In this paper, we systematically study gauge anomalies in bosonic and fermionic weak-coupling gauge theories with gauge group G (which can be continuous or discrete). We show a very close relation between gauge anomalies and symmetry-protected trivial (SPT) orders [also known as symmetry-protected topological (SPT) orders] in one-higher dimensions. Using such an idea, we argue that, in d space-time dimensions, the gauge anomalies are described by the elements in Free[H^{d+1}(G,R/Z)]\oplus H_\pi^{d+1}(BG,R/Z). The well known Adler-Bell-Jackiw anomalies are classified by the free part of the group cohomology class H^{d+1}(G,R/Z) of the gauge group G (denoted as Free[H^{d+1}(G,\R/\Z)]).

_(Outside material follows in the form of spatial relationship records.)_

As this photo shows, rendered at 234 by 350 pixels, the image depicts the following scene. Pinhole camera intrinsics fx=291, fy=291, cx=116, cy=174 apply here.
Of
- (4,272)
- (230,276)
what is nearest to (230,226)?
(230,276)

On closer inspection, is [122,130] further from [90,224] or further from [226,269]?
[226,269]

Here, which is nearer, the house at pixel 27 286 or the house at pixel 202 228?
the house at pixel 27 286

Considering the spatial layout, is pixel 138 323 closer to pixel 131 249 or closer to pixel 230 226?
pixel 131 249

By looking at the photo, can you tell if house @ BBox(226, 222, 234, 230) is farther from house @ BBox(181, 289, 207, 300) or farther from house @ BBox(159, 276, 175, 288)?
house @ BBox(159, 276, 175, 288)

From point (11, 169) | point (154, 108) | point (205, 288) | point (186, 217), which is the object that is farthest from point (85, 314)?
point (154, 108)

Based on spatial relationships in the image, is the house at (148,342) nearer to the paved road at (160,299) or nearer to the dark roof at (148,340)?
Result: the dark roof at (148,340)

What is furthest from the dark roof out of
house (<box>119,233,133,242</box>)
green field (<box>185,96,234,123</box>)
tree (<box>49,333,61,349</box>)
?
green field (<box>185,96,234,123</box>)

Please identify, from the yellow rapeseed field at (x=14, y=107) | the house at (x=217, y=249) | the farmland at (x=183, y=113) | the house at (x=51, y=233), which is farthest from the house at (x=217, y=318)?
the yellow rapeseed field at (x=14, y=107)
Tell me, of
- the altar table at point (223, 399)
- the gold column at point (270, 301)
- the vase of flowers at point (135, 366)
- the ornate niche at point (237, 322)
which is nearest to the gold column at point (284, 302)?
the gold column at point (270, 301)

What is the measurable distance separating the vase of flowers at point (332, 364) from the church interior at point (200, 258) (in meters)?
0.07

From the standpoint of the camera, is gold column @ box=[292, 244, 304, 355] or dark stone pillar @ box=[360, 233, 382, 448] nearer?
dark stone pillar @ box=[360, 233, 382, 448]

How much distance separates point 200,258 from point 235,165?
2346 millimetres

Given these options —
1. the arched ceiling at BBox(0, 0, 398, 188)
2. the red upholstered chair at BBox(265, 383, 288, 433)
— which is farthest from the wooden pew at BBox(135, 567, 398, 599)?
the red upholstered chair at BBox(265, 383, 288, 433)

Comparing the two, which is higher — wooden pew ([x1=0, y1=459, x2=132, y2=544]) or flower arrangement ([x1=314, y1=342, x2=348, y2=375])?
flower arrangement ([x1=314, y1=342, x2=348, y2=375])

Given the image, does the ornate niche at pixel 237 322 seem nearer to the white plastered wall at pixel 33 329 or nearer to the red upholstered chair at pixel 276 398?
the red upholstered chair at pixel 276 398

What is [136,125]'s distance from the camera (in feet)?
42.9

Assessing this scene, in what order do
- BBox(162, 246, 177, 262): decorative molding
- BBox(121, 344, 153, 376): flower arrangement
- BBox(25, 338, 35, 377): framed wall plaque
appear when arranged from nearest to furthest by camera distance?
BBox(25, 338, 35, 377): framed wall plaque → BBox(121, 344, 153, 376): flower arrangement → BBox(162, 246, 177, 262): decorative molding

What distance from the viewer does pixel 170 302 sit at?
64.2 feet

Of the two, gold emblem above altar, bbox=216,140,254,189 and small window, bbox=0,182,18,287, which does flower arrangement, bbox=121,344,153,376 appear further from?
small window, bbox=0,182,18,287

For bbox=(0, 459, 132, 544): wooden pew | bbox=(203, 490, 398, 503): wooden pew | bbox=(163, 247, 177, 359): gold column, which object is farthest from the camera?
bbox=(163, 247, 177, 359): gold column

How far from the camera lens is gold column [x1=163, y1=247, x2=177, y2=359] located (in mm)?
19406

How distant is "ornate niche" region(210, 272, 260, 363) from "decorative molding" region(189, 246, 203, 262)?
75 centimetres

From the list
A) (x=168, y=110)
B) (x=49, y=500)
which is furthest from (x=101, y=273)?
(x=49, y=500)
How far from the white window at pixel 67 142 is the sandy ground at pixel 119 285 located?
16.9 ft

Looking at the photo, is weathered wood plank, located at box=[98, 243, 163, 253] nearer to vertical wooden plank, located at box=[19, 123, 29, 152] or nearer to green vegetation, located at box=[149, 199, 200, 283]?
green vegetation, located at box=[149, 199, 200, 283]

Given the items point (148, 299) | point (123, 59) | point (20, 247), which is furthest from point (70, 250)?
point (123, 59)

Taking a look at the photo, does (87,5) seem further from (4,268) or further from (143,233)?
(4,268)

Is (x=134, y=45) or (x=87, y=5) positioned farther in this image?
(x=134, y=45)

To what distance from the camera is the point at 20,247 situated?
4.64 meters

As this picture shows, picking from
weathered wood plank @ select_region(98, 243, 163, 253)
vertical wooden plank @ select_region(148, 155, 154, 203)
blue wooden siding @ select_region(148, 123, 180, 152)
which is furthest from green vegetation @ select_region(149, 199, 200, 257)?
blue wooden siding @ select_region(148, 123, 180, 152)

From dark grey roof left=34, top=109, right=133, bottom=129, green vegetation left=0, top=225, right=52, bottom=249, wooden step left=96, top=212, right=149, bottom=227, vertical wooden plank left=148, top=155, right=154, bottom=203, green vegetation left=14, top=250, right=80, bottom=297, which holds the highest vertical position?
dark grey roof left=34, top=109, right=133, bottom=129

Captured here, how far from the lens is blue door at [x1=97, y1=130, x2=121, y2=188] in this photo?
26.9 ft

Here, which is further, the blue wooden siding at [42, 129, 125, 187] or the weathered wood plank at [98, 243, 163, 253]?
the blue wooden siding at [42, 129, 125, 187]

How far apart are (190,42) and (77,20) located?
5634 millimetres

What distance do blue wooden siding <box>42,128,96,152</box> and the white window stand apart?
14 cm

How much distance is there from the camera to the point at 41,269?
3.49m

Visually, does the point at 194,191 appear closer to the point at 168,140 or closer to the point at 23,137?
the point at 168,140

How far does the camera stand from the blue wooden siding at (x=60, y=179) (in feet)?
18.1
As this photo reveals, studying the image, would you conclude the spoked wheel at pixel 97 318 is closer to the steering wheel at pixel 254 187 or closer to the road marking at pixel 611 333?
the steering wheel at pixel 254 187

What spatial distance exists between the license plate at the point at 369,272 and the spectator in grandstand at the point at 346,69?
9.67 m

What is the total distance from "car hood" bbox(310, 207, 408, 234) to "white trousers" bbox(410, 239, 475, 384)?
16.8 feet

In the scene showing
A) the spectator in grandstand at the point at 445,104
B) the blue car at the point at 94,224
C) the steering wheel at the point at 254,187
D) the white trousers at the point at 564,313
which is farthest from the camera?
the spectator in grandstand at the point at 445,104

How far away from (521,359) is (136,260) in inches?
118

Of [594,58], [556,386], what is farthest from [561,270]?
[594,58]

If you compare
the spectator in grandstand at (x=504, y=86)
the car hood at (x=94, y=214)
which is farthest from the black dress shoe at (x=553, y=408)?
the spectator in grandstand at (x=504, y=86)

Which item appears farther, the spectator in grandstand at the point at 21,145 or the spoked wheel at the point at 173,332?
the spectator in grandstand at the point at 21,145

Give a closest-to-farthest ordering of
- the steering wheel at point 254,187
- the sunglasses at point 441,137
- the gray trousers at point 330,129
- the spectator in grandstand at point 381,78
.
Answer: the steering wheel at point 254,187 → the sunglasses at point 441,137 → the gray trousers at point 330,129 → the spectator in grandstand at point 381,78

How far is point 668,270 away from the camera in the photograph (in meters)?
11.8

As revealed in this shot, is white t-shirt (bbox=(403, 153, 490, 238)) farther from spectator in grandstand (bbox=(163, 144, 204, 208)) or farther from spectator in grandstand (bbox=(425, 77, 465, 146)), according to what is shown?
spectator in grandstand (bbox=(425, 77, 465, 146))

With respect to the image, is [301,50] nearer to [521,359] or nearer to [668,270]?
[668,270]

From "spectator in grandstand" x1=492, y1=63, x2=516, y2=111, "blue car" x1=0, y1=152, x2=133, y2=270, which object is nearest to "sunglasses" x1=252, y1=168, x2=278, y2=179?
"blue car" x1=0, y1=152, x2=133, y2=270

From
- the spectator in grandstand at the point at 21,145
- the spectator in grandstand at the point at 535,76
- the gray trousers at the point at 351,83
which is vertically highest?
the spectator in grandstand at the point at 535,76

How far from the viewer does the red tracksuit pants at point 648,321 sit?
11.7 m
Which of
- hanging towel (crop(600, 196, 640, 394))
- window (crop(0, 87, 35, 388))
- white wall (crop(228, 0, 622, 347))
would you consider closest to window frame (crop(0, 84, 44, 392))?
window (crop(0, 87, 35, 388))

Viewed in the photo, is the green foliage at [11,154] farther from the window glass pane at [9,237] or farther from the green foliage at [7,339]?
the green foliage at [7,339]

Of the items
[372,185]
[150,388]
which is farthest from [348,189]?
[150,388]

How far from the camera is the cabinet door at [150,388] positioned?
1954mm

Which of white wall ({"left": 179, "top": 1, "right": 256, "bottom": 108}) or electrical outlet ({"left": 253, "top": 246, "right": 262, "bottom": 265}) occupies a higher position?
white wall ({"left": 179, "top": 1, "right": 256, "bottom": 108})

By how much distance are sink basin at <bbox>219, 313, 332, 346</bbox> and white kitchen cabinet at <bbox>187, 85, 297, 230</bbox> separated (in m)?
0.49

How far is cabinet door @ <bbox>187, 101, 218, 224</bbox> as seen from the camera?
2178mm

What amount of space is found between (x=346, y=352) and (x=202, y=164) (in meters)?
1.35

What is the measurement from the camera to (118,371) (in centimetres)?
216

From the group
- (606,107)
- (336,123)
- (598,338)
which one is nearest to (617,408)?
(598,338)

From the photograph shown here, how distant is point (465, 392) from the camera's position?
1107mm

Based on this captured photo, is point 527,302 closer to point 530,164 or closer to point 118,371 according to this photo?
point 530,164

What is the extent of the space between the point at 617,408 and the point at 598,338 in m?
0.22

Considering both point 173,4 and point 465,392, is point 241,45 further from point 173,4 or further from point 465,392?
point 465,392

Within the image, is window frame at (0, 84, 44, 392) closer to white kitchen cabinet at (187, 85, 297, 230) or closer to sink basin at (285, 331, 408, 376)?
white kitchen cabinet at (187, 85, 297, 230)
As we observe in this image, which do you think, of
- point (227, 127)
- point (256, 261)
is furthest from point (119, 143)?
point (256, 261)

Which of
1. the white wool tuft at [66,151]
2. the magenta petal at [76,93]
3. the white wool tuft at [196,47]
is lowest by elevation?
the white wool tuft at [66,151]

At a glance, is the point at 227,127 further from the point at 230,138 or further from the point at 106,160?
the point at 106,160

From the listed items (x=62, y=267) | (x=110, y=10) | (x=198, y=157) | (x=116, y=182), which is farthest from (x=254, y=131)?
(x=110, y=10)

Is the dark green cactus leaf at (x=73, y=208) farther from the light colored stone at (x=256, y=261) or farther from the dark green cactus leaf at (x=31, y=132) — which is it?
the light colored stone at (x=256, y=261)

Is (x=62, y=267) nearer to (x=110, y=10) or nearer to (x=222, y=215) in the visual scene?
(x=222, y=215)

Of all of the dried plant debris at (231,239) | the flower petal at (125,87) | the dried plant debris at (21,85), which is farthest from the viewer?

We refer other kinds of gauge anomalies beyond Adler-Bell-Jackiw anomalies as nonABJ gauge anomalies, which include Witten SU(2) global gauge anomaly. We introduce a notion of \pi-cohomology group, H_\pi^{d+1}(BG,R/Z), for the classifying space BG, which is an Abelian group and include Tor[H^{d+1}(G,R/Z)] and topological cohomology group H^{d+1}(BG,R/Z) as subgroups. We argue that H_\pi^{d+1}(BG,R/Z) classifies the bosonic nonABJ gauge anomalies, and partially classifies fermionic nonABJ anomalies. Using the same approach that shows gauge anomalies to be connected to SPT phases, we can also show that gravitational anomalies are connected to topological orders (ie patterns of long-range entanglement) in one-higher dimension.